Yet the seduction of Satan was great. The common wasn’t the best or most beautiful for the world. God was holding out. He was holding back. He was being exclusive. He was being the “One Percenter” hoarding the wealth to himself while Adam and Eve were left to lack and not possess. Satan’s attack hits right at God’s exclusivity. “Did God actually say, ‘You shall not eat of any tree in the garden?’” By twisting God’s words he created the tension of common and exclusive. As Eve responds, she affirms the provision of God, “We may eat of fruit of the trees in the garden” but also identifies where God has exercised his exclusive rights. “You shall not eat of this of the fruit of the tree that is in the midst of the garden” (Gen. 3:3). Humanity lives in the common, but God deals with the exclusive.

Humanity’s exchange on that day has broken our community. In trading the sacred commonality of life together in an attempt to possess the exclusive reality of God, we’ve been at each others throats ever since. The entire race fell into corruption and decay when that exchange was made. No longer was there unity; disunity prevailed. In shame, our parents hid from God and one another embarrassed by the nakedness their sin brought. Adam shifted the blame to God and his wife for his sin. A curse of death fell upon the human race.

Now—let me absolutely clear—God is an exclusive being, one of a kind in the entire universe, and he is good and right. He alone is worthy of all power, glory, authority, splendor, and majesty. He is wholly other than us. No one can attain to his greatness and glory and no one can possess his majesty. The very word “holy” which describes who God is throughout Scripture (see Isaiah 6:3 and Revelation 4:8) is loaded with the sense of God’s unique rarity and exclusivity. He in no way is evil, unjust, or malicious in withholding things from us. He is God; we are not. And yet, just as God is exclusive in his nature, he also exists eternally in perfect community. His creation of humanity was creation of us into common unity with him.

» **RAW DATA**:
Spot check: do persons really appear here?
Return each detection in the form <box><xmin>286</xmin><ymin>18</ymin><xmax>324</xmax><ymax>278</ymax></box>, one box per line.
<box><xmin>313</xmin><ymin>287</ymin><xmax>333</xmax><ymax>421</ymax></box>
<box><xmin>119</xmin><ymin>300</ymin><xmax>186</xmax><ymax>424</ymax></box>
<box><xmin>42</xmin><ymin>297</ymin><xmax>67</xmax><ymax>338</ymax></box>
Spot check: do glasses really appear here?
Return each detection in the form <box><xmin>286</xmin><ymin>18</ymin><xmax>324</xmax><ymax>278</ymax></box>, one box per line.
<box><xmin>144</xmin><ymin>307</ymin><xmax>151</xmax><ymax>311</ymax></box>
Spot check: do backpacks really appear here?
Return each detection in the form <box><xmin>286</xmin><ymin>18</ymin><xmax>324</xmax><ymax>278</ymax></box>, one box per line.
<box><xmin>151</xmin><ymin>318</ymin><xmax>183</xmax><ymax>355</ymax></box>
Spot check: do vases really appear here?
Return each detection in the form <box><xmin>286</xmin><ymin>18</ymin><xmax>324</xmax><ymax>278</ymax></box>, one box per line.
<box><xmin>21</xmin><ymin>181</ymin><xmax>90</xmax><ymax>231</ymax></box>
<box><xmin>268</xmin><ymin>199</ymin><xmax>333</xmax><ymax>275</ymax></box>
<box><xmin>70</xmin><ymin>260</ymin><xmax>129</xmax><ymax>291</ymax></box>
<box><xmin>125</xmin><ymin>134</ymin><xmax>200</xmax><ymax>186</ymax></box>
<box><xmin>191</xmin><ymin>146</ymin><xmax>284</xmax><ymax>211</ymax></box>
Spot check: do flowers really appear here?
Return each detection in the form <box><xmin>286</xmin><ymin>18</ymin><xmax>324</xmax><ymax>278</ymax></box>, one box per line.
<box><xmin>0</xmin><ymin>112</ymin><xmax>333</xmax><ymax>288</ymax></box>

» **EXERCISE INSTRUCTIONS**: Output, word for word, the part of the Eden passage that opens with the words containing "Yet the seduction" and closes with "with the exclusive.".

» **RESULT FOR THIS EXERCISE**:
Yet the seduction of Satan was great. The common wasn’t the best or most beautiful for the world. God was holding out. He was holding back. He was being exclusive. He was being the “One Percenter” hoarding the wealth to himself while Adam and Eve were left to lack and not possess. Satan’s attack hits right at God’s exclusivity. “Did God actually say, ‘You shall not eat of any tree in the garden?’” By twisting God’s words he created the tension of common and exclusive. As Eve responds, she affirms the provision of God, “We may eat of fruit of the trees in the garden” but also identifies where God has exercised his exclusive rights. “You shall not eat of this of the fruit of the tree that is in the midst of the garden” (Gen. 3:3). Humanity lives in the common, but God deals with the exclusive.